Manuscripts play a role in diverse academic fields, among them Philology, History, Art History, Theology, Religious Studies, Library Science and Museology, Translation Studies, even Natural Sciences (e.g., radio carbon dating), and Computer Science (e.g., “Digital Humanities”). They change approaches in these and other fields, consolidate and modify expert knowledge, and challenge researchers in different ways.
We invite experts to the Gotha Manuscript Talks to present their ongoing research, and discuss with them how particular manuscripts have changed their view of their objects of study. Based on manuscripts written in Arabic, Persian, Ottoman Turkish, Syriac, Ethiopic, Hebrew, and many other “oriental” languages, together with our experts we trace processes of knowledge reception, or, alternatively, ask why certain kinds of knowledge were forgotten. In the framework of the Gotha Manuscript Talks, we study historical and literary developments that are manifest in manuscripts, theological problems that they display or resolve, processes of transmission, social and intellectual networks, artistic and museal practices, economic developments, and many other social and intellectual phenomena revolving around manuscripts. Manuscripts shed light on patrons, authors, copyists, illuminators, translators, merchants, bibliophiles, buyers, owners, and antiquarians. They do so in the main text as well as in secondary statements, by means of their layout as well as through the craftsmanship that went into them.

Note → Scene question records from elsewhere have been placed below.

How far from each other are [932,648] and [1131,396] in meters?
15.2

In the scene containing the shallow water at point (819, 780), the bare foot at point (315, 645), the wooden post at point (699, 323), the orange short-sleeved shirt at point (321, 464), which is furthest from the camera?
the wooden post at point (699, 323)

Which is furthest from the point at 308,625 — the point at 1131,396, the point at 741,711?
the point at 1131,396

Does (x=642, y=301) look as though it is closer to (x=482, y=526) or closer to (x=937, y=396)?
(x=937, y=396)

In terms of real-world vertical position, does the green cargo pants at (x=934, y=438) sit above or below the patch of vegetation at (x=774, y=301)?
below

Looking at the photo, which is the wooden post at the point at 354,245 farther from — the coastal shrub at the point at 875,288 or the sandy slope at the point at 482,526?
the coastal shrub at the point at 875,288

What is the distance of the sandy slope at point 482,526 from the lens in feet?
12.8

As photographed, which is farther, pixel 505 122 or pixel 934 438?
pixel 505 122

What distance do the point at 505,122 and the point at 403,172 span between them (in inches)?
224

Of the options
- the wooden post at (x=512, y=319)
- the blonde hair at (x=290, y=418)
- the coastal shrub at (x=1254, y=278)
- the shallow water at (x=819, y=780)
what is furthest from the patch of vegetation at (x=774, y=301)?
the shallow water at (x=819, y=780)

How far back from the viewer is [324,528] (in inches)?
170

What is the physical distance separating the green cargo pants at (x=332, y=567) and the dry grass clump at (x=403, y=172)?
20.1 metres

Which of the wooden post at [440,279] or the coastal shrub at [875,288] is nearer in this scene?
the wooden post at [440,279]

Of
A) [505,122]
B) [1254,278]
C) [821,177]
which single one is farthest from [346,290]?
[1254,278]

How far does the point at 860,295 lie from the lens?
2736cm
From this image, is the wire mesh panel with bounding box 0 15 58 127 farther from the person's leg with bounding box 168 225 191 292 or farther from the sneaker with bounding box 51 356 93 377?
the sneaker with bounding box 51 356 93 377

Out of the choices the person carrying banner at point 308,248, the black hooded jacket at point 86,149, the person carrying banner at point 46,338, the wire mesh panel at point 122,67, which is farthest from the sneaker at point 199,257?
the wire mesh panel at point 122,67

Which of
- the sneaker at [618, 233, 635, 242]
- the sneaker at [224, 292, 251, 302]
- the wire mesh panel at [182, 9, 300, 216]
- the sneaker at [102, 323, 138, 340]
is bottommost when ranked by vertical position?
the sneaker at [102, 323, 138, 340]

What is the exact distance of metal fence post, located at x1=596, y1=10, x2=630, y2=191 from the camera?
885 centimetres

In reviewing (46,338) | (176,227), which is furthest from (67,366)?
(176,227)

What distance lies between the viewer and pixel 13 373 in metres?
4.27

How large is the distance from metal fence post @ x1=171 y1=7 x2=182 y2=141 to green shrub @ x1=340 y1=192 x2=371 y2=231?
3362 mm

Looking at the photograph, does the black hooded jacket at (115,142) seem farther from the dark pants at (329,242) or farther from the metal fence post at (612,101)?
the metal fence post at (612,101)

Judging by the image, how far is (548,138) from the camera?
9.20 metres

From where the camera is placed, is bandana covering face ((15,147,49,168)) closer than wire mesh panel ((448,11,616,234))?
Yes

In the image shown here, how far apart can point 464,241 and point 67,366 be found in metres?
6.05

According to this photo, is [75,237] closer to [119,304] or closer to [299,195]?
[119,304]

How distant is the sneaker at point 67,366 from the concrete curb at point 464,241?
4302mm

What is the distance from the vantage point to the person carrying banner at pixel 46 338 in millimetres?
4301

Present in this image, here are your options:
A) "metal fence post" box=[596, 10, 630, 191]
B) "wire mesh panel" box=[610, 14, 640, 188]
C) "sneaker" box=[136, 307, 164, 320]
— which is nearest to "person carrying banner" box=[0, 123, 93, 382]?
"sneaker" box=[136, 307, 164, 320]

The Gotha Research Library of the University of Erfurt preserves the third largest collection of oriental manuscripts in Germany. Most of these 3.400 manuscripts were transferred to the Library in the early 1800s. They are relevant for all fields of knowledge and shed light on different aspects of a variety of manuscript cultures. With the Gotha Manuscript Talks, the Gotha Research Library hopes to stimulate exchange on manuscript cultures across different disciplines, and to encourage conversations about oriental manuscripts between researchers and interested listeners.
Format: lecture (45 min) + discussion (30-45 min)
Contact: veranstaltungen.fb@uni-erfurt.de
Join the event here: https://uni-erfurt.webex.com/meet/veranstaltungen.fb
Recordings of the events are available in our media library.
In 2024, the Gotha Research Library will continue the successful webinar series "Gotha Manuscript Talks" in cooperation with Prof. Dr. Konrad Hirschler (University of Hamburg). Thematic foci are the effects of violence on manuscript cultures and the provenance of manuscripts outside Europe.